* _Extrait du document_

Sankin kôtai : vérités et idées reçues sur le service en alternance à l’époque d’Edo

Le système « sankin kôtai », ou comment manifester son allégeance au shogun en temps de paix

Histoire

Durant l’époque d’Edo (1603-1868), sous le régime des shogun Tokugawa, les seigneurs féodaux ont été tenus de résider tour à tour dans la capitale et dans leur fief, en vertu du système du « service en alternance », appelé sankin kôtai. Le voyage pouvait prendre plusieurs semaines et se composait d’un impressionnant cortège, coûteux en personnel et en argent.

Une forme d’allégeance propre à l’époque d’Edo

À l’époque, le Japon comptait quelque trois cents fiefs (han) dont chacun était constitué par un territoire d’une valeur d’au moins dix mille koku attribué par le shogun à un seigneur féodal, le daimyô. Le koku est une ancienne unité de mesure équivalant à environ cent cinquante kilogrammes de riz.

* _Lignes de données_
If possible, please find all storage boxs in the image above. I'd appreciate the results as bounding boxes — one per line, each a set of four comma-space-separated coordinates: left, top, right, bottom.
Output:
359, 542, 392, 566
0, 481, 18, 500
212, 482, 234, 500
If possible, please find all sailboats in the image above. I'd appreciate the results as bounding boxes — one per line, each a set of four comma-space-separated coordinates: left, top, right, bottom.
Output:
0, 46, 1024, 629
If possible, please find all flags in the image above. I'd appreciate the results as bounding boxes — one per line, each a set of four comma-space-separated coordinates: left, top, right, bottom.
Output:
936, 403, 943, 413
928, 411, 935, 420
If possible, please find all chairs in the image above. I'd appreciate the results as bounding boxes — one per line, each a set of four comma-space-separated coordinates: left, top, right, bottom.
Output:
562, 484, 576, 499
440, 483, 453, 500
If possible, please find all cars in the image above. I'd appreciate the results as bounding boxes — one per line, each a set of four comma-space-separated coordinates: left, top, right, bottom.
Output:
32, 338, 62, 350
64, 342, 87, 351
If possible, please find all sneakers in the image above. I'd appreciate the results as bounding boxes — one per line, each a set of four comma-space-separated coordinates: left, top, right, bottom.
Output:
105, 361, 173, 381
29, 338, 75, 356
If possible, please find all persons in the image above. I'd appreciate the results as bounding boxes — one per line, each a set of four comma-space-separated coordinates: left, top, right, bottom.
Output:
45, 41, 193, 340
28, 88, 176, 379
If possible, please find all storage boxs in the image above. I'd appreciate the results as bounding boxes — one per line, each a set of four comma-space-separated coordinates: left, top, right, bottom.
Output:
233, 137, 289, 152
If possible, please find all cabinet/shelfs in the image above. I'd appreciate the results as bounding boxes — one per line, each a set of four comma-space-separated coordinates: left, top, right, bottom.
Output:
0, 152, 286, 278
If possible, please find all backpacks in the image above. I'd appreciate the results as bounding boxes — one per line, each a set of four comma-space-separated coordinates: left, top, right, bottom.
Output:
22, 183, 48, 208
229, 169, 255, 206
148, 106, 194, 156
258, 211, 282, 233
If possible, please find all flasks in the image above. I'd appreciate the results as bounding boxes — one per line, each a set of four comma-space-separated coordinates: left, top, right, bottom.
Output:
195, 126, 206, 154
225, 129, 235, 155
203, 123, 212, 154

* _Consigne 1_
Traduisez en anglais la phrase suivante de l'extrait sur le sankin kôtai : « Le koku est une ancienne unité de mesure équivalant à environ cent cinquante kilogrammes de riz. »
* _Consigne 2_
Selon l'extrait sur le sankin kôtai, combien de fiefs le Japon comptait-il à l'époque d'Edo ?
* _Consigne 3_
D'après l'extrait sur le sankin kôtai, pourquoi les seigneurs féodaux résidaient-ils tour à tour dans la capitale et dans leur fief ?
Seul l'extrait sert de source pour répondre.

* _Réponse attendue 1_
The koku is an old unit of measurement equivalent to about one hundred fifty kilograms of rice.

* _Réponse attendue 2_
Quelque trois cents fiefs (han).

* _Réponse attendue 3_
Ils y étaient tenus en vertu du système du « service en alternance », le sankin kôtai, imposé sous le régime des shogun Tokugawa durant l'époque d'Edo (1603-1868). L'extrait présente ce système comme une forme d'allégeance au shogun propre à cette époque.